Lucia ritrova le origini
La novità è la scelta della prima versione di Donizetti allestita a Napoli. L’armonica a bicchieri accompagna la scena della pazzia
«Lucia» al San Carlo è un titolo obbligato. È come Traviata a Venezia. Non solo perché l’opera è nata qui, ma soprattutto perché l’autore ne ha individuato una tinta, un carattere, che la legano indissolubilmente con la città. Il pubblico partenopeo e i turisti lo sanno, il teatro trabocca, di posti esauriti e di entusiasmo. E il merito del successo, per una volta, va tutto al canto: con la terna dei protagonisti, Maria Grazia Schiavo, Saimir Pirgu e Claudio Sgura, il capolavoro di Donizetti si riafferma come straordinario banco di prova di invenzione vocale.
Il soprano napoletano, già star del barocco, ha le qualità ideali per il belcanto: volume sottile, ben timbrato, agilità facili e acuti che volano come saette. Sentirla dall’ultimo ordine dei palchi, su in alto (per chi non teme ogni sorta di vertigini) è un’esperienza, che saggia e la bravura del soprano e la fantastica acustica della sala. La Lucia della Schiavo sa che non esiste canto senza parola. E che ogni parola significa teatro, gesto, messa in moto di emozioni. Ogni sfumatura del testo diventa prima vaporosa e poetica, di donna innamorata, poi rabbiosa e inutilmente ribelle, di lei costretta a un matrimonio non voluto. Per trasformarsi ancora, nella scena finale della pazzia, in surreale dialogo con fantasmi.
Sul podio concerta con esperienza Stefano Ranzani, che dirige a memoria ed è in grado di tenere tempi lesti sul Coro. La novità (zampino del direttore artistico Pinamonti?) è la scelta della versione originale di Donizetti, con Glass-Harmonica. Onde evitare i famosi inciampi della “prima”, nel 1835, col suonatore virtuoso che cancellò le date (perché non era stato pagato dal teatro per un precedente balletto) per l’eccentrico strumento a bicchieri si sono ingaggiati ben due suonatori, Philipp Marguerre e Sascha Reckert. Così la scena della pazzia, con lo sfondo del timbro vetroso, astrale, disegnato sui pizzicati degli archi, diventa tutt’altra cosa rispetto alla versione comune col flauto. Perché nella misura straniata Lucia prende un vero taglio tragico, dove le colorature dicono lo smarrimento di ogni possibilità di contatto con lei, ormai folle. Non sono i gorgheggi beati di un usignolo. In anticipo su Freud, memore forse dell’Ariosto, Donizetti analizza la pazzia con la lucidità di un trattato di psicoanalisi.

[Voci di quesiti spaziali]
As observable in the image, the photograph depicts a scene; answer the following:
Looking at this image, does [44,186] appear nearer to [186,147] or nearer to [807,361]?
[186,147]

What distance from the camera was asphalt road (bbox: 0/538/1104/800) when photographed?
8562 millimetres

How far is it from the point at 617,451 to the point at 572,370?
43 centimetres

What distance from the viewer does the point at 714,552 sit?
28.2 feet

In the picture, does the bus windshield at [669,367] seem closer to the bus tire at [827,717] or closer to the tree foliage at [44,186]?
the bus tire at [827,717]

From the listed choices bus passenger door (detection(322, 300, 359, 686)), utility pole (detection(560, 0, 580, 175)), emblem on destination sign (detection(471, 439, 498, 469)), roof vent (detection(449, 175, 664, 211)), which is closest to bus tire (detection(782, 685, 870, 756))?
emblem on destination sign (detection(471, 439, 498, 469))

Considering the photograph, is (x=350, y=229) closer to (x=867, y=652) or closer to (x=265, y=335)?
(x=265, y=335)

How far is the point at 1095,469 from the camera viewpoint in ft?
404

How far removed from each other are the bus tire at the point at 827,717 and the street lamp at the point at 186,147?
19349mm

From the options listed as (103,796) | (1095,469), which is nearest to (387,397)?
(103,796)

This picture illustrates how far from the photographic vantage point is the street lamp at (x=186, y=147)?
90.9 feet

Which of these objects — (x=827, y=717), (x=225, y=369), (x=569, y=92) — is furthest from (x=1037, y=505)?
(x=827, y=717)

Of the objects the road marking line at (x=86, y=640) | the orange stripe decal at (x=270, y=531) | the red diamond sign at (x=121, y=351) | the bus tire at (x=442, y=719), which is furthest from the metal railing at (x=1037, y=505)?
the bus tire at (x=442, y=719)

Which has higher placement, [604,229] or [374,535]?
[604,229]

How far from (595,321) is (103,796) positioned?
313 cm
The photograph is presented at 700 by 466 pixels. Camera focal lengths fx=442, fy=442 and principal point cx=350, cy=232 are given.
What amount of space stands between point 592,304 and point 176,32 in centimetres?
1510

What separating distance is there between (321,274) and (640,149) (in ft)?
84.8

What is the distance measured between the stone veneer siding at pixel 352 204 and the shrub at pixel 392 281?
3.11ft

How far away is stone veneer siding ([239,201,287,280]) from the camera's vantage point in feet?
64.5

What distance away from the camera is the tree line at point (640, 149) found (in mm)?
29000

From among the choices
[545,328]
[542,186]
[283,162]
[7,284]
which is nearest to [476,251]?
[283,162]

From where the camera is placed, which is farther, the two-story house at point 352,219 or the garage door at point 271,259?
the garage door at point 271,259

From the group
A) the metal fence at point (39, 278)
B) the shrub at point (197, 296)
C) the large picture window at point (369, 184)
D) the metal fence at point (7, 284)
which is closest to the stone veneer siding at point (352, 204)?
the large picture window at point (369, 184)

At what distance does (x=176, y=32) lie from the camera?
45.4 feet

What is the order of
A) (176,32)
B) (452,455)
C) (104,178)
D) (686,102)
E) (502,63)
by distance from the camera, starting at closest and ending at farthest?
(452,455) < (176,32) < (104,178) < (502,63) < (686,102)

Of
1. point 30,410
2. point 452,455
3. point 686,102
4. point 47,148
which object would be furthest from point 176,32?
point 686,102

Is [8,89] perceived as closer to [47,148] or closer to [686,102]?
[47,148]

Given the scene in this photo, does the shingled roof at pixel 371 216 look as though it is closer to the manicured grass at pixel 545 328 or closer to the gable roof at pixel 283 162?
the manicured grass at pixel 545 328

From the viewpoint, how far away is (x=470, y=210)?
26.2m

* [Consegna]:
Riprendi l'articolo sulla «Lucia» di Donizetti al San Carlo e proseguilo dopo l'ultima frase. Il materiale non ha alcun legame con l'articolo.

* [Svolgimento]:
Il regista Gianni Amelio, nella ripresa dello spettacolo, del 2012, suggerisce che questa dimensione rimanga l’unica regione di salvezza per una donna circondata da un mondo di maschi violenti, in grado di risolvere i conflitti esclusivamente con le armi. Ma proprio perché salva - trasportata sulla luna, con il suono dell’armonica a bicchieri - non si capisce perché Lucia debba presentarsi in scena vestita a lutto: secondo il libretto di Cammarano, avendo appena ucciso il novello sposo, dovrebbe essere in abiti succinti, da prima notte di nozze, sgualcita e coi capelli scarmigliati. Qui invece Lucia assassina arriva velata, in velluto nero, lungo, elegante, vittoriano (meraviglioso, come tutti i costumi, firmati dal mago del cinema Maurizio Millenotti). Forse è già in lutto per se stessa, visto che di lì a poco morirà? La scelta non convince. Anche se quel lago cupo, disegnato dal corpo di lei gettato a terra, crea un colpo d’occhio di grande effetto. Grazie soprattutto alla cornice delle scene di Nicola Rubertelli, magniloquenti e di generosa profondità, illuminate con maestria da Pasquale Mari.
Non è facile una regia tradizionale di Lu- cia. Il rischio è la perenne stasi. Che può diventare comica, quando ad esempio per risparmiare sui cavalli (che si sentono scalpitanti in orchestra) il baritono, cattivo, è già in scena, semi-nascosto. Ma il pubblico lo vede. E non si capisce come non lo veda il tenore, buono, che è lì a un passo e si lamenta, come tutti i romantici, tra un paio di libri sparsi a terra. Per fortuna i due, Claudio Sgura e Saimir Pirgu, cantano benissimo. Come del resto tutti i comprimari. E il pubblico li festeggia con i boati di una volta.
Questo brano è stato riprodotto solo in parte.